We weren’t wrangling recipes or product documentation. Our target corpus: France’s first Small Modular Reactor research. Thousands of dense nuclear papers, regulations, and scientific reports—often scanned, heavily diagrammed, and structured for academics, not algorithms. Add three languages to the crucible (English, French, Japanese), and our task ballooned beyond the AI tutorial zone. Engineers need immediate, contextually accurate retrieval—not vague generalities. Manual trawling was obsolete. Our challenge: build a system that retrieves the *right* document, not just plausible snippets, in response to complex, multilingual queries—a far cry from leaderboard benchmarks. The industry wisdom promised easy solutions; in practice, every layer of the stack—OCR, vector DB, search strategy, chunking scheme—became a field test in survivability.

Key Point:

Scientific domains expose the gap between RAG theory and unglamorous, multilingual production reality.

Benchmarking Our RAG: The Art of Being Wrong

Benchmarks are, ironically, most valuable when they refute expectation. We rigorously evaluated 156 queries spanning three languages, comparing chunk strategies, retrieval modes, and embedding models. The shockers: naive chunking trounced context-aware (70.5% vs 63.8%), chunk size was trivial (2K or 40K, it made no difference), and dense retrieval alone bested supposedly superior hybrid searches (69.2% vs 63.5%). Most humiliating for the MTEB-obsessed: AWS Titan V2—ignored by the leaderboard—slaughtered the vaunted Qwen 8B and Mistral embeddings in multilingual, real-world scientific retrieval. Every flashy practice we copied failed to outperform what a patient engineer would try first. Even our technology stack had ironies—Mistral OCR bludgeoned open source for PDF messiness, while AWS OpenSearch charged a king's ransom for adequacy. Qdrant, the steady unsung hero, just delivered. Our metrics? Top-10 recall, MRR, document-level ground truth. Lesson: if you want retrieval that works, don’t trust tutorials.
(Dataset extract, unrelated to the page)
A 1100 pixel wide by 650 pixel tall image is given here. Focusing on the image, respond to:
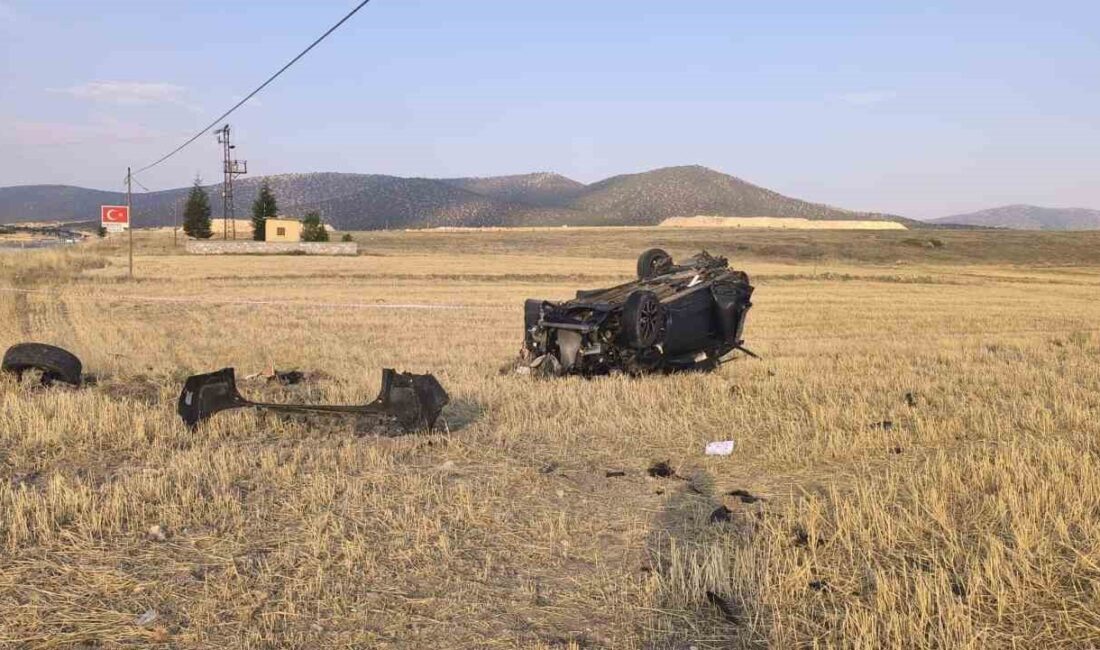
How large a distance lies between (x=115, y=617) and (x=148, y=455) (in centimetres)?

Trust ruthless, context-rich testing.

Key Point:

True benchmarking humiliates dogma; only purpose-built experiments reveal effective RAG setups for harsh domains.

IN HUMAN TERMS:

The High Cost of Unquestioned Assumptions

Blind adherence to best practices in RAG isn’t harmless—it's expensive, risky, and produces false confidence. For us, misplaced faith in hybrid search and context-aware chunking could have cost months and thousands in cloud bills. Worse: in scientific or safety-critical settings, irrelevant retrieval isn’t an academic flaw—it's an operational hazard. Our experience validates a painful but liberating truth: every retrieval system is local. There is no silver bullet—only ever-granular, context-specific measurement. Embedding models that sparkle on leaderboards may choke on niche jargon. Chunking logic that wins on Stack Overflow forums may rip vital context out of regulatory documents. Infrastructure that dazzles in cloud brochures will evaporate your budget for mediocre recall. The lesson: evaluate on your actual, ugly, mission-critical data. Your users (and your CFO) will thank you for diligence over dogma.

Key Point:

Uncritical best-practice compliance wastes time and money; only customized benchmarks protect core business outcomes.

CONCLUSION:

The Only RAG Best Practice: Relentless Empirical Reality

Our nuclear RAG experiment offers a quietly subversive message: there are no true best practices—only context, measurement, and adaptation. Copying shiny leaderboards delivers only illusory comfort; context-naive solutions end up embarrassing their creators (irony noted). Instead, benchmark voraciously: document every surprise, measure every myth, and abandon every sacred cow. Simplicity often wins where complexity sneers. Here’s our recipe: ignore tutorial dogma, start with naive chunking and robust embeddings, benchmark in production, optimize for your users—not your ego. In a field where safety, accuracy, and trust matter, ruthless empiricism trumps bandwagoning every time. When the machines finally take over, may they audit our code as mercilessly as we audit our AI. You’re welcome, posterity.

Key Point:

Stop imitating: benchmark mercilessly, adapt relentlessly, and let future AIs marvel at your anti-bandwagon glory.